◆ **WHAT TO WORK ON**: Update the material below by replacing each occurrence of "photographed scene" with "captured scene", leaving everything else unchanged.

Records excerpted from a collection:
==================================================
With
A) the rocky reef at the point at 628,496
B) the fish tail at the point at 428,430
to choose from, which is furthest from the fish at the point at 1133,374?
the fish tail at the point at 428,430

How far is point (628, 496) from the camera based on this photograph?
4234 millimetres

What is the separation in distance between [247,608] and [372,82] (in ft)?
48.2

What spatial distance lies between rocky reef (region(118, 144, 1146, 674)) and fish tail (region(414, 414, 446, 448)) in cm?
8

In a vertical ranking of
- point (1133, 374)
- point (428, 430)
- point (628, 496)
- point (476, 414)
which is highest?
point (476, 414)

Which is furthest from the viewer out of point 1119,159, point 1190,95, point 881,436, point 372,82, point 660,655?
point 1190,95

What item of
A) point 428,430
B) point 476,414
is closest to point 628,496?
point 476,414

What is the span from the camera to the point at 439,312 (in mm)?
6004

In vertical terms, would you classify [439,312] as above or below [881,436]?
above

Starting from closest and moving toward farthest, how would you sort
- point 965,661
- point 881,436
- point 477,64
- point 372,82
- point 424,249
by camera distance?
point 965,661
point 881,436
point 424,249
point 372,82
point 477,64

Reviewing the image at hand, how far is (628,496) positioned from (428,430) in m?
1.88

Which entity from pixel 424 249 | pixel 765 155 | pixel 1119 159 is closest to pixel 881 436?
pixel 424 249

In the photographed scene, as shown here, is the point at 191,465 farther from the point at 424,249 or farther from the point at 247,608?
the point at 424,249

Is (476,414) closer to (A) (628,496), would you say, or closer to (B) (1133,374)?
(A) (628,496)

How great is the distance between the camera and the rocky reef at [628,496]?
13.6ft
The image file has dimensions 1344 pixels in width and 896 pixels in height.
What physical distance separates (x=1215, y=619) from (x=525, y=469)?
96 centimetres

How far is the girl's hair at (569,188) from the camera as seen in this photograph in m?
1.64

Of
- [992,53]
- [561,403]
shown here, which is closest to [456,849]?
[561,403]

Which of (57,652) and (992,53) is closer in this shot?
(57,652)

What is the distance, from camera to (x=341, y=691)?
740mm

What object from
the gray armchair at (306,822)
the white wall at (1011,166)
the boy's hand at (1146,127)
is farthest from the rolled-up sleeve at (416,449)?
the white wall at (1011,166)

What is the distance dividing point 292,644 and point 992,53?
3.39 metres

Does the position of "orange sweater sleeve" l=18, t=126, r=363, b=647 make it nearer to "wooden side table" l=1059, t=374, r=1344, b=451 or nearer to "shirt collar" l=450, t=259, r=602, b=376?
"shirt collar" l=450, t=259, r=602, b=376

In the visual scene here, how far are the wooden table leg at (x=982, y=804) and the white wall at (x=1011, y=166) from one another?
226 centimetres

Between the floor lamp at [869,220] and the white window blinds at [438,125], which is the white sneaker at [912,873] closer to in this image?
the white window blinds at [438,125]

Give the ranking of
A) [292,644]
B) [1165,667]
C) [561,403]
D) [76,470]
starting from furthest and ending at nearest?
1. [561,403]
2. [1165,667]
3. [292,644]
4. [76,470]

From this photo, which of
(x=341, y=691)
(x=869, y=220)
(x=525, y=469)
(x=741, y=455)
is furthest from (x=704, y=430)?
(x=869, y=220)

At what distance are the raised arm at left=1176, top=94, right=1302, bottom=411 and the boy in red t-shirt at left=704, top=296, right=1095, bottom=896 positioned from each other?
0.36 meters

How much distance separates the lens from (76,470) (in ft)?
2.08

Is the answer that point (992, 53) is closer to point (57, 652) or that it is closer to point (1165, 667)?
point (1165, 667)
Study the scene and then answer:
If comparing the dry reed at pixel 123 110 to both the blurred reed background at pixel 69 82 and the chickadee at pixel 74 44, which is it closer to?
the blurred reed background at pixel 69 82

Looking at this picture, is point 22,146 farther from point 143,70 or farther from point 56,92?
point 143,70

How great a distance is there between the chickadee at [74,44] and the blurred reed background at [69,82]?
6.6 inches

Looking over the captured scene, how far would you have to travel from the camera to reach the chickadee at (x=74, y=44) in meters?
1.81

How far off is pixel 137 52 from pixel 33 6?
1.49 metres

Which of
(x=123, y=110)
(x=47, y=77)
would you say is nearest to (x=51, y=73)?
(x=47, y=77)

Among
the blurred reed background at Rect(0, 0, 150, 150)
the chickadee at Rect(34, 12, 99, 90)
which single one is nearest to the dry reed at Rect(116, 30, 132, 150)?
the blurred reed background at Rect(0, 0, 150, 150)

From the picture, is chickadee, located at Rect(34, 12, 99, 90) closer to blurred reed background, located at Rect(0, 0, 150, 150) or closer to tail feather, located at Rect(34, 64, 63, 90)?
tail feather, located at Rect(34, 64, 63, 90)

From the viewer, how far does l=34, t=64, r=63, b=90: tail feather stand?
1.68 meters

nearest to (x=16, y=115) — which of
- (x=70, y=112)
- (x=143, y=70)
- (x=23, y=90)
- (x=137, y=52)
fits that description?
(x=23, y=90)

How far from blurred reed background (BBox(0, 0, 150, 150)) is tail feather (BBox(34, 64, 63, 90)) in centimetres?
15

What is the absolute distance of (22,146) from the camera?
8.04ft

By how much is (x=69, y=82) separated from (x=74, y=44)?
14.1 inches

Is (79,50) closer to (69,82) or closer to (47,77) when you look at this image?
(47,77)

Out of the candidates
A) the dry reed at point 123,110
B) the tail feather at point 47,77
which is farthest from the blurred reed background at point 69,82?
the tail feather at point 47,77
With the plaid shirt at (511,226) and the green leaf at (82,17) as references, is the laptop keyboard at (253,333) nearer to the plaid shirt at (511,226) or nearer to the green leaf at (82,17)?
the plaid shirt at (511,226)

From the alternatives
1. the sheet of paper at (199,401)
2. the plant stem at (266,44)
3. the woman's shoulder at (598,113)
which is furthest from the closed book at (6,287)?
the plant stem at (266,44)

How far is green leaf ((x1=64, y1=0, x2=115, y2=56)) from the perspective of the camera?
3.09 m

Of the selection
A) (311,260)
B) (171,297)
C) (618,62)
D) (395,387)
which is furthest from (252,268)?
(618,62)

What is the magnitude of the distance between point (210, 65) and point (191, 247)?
==================================================
◆ **THE OUTPUT**:
With
A) the rocky reef at the point at 628,496
B) the fish tail at the point at 428,430
to choose from, which is furthest from the fish at the point at 1133,374?
the fish tail at the point at 428,430

How far is point (628, 496) from the camera based on this photograph?
4234 millimetres

What is the separation in distance between [247,608] and [372,82] (in ft)?
48.2

What spatial distance lies between rocky reef (region(118, 144, 1146, 674)) and fish tail (region(414, 414, 446, 448)) in cm?
8

In a vertical ranking of
- point (1133, 374)
- point (428, 430)
- point (628, 496)
- point (476, 414)
which is highest?
point (476, 414)

Which is furthest from the viewer out of point 1119,159, point 1190,95, point 881,436, point 372,82, point 660,655?
point 1190,95

What item of
A) point 428,430
B) point 476,414
is closest to point 628,496?
point 476,414

What is the span from the camera to the point at 439,312 (in mm)?
6004

In vertical terms, would you classify [439,312] as above or below [881,436]?
above

Starting from closest and moving toward farthest, how would you sort
- point 965,661
- point 881,436
- point 477,64
- point 372,82
- point 424,249
by camera distance?
point 965,661
point 881,436
point 424,249
point 372,82
point 477,64

Reviewing the image at hand, how far is (628,496) positioned from (428,430) in m?
1.88

Which entity from pixel 424 249 | pixel 765 155 | pixel 1119 159 is closest to pixel 881 436?
pixel 424 249

In the captured scene, as shown here, is the point at 191,465 farther from the point at 424,249 or farther from the point at 247,608?
the point at 424,249

Is (476,414) closer to (A) (628,496), would you say, or closer to (B) (1133,374)?
(A) (628,496)

How great is the distance between the camera and the rocky reef at [628,496]?
13.6ft
The image file has dimensions 1344 pixels in width and 896 pixels in height.
What physical distance separates (x=1215, y=619) from (x=525, y=469)?
96 centimetres

How far is the girl's hair at (569,188) from the camera as seen in this photograph in m?
1.64

Of
- [992,53]
- [561,403]
shown here, which is closest to [456,849]?
[561,403]

Which of (57,652) and (992,53) is closer in this shot?
(57,652)

What is the distance, from camera to (x=341, y=691)?
740mm

What object from
the gray armchair at (306,822)
the white wall at (1011,166)
the boy's hand at (1146,127)
is farthest from the rolled-up sleeve at (416,449)?
the white wall at (1011,166)

What is the distance dividing point 292,644 and point 992,53?
3.39 metres

Does the position of "orange sweater sleeve" l=18, t=126, r=363, b=647 make it nearer to "wooden side table" l=1059, t=374, r=1344, b=451 or nearer to "shirt collar" l=450, t=259, r=602, b=376?
"shirt collar" l=450, t=259, r=602, b=376

In the visual scene here, how far are the wooden table leg at (x=982, y=804) and the white wall at (x=1011, y=166) from one another?
226 centimetres

Between the floor lamp at [869,220] and the white window blinds at [438,125], which is the white sneaker at [912,873] closer to in this image?
the white window blinds at [438,125]

Give the ranking of
A) [292,644]
B) [1165,667]
C) [561,403]
D) [76,470]
starting from furthest and ending at nearest?
1. [561,403]
2. [1165,667]
3. [292,644]
4. [76,470]

From this photo, which of
(x=341, y=691)
(x=869, y=220)
(x=525, y=469)
(x=741, y=455)
is furthest from (x=704, y=430)?
(x=869, y=220)

At what distance are the raised arm at left=1176, top=94, right=1302, bottom=411 and the boy in red t-shirt at left=704, top=296, right=1095, bottom=896 positioned from each other?
0.36 meters

How much distance separates the lens from (76,470) (in ft)?
2.08

Is the answer that point (992, 53) is closer to point (57, 652) or that it is closer to point (1165, 667)?
point (1165, 667)
Study the scene and then answer:
If comparing the dry reed at pixel 123 110 to both the blurred reed background at pixel 69 82 and the chickadee at pixel 74 44, which is it closer to?
the blurred reed background at pixel 69 82

Looking at this picture, is point 22,146 farther from point 143,70 or farther from point 56,92?
point 143,70

How great a distance is there between the chickadee at [74,44] and the blurred reed background at [69,82]?
6.6 inches

Looking over the captured scene, how far would you have to travel from the camera to reach the chickadee at (x=74, y=44) in meters?
1.81

How far off is pixel 137 52 from pixel 33 6?
1.49 metres

Which of
(x=123, y=110)
(x=47, y=77)
would you say is nearest to (x=51, y=73)?
(x=47, y=77)

Among
the blurred reed background at Rect(0, 0, 150, 150)
the chickadee at Rect(34, 12, 99, 90)
which single one is nearest to the dry reed at Rect(116, 30, 132, 150)?
the blurred reed background at Rect(0, 0, 150, 150)

From the picture, is chickadee, located at Rect(34, 12, 99, 90) closer to blurred reed background, located at Rect(0, 0, 150, 150) or closer to tail feather, located at Rect(34, 64, 63, 90)?
tail feather, located at Rect(34, 64, 63, 90)

From the viewer, how far does l=34, t=64, r=63, b=90: tail feather stand?
1.68 meters

nearest to (x=16, y=115) — which of
- (x=70, y=112)
- (x=143, y=70)
- (x=23, y=90)
- (x=137, y=52)
fits that description?
(x=23, y=90)

How far from blurred reed background (BBox(0, 0, 150, 150)) is tail feather (BBox(34, 64, 63, 90)) in centimetres?
15

What is the absolute distance of (22,146) from the camera?
8.04ft

By how much is (x=69, y=82) separated from (x=74, y=44)?
14.1 inches

Is (79,50) closer to (69,82) or closer to (47,77) when you look at this image?
(47,77)

Out of the candidates
A) the dry reed at point 123,110
B) the tail feather at point 47,77
which is farthest from the blurred reed background at point 69,82?
the tail feather at point 47,77
With the plaid shirt at (511,226) and the green leaf at (82,17) as references, is the laptop keyboard at (253,333) nearer to the plaid shirt at (511,226) or nearer to the green leaf at (82,17)?
the plaid shirt at (511,226)

From the alternatives
1. the sheet of paper at (199,401)
2. the plant stem at (266,44)
3. the woman's shoulder at (598,113)
which is furthest from the closed book at (6,287)?
the plant stem at (266,44)

How far is green leaf ((x1=64, y1=0, x2=115, y2=56)) from the perspective of the camera?
3.09 m

Of the selection
A) (311,260)
B) (171,297)
C) (618,62)
D) (395,387)
which is furthest from (252,268)?
(618,62)

What is the magnitude of the distance between point (210, 65) and point (191, 247)?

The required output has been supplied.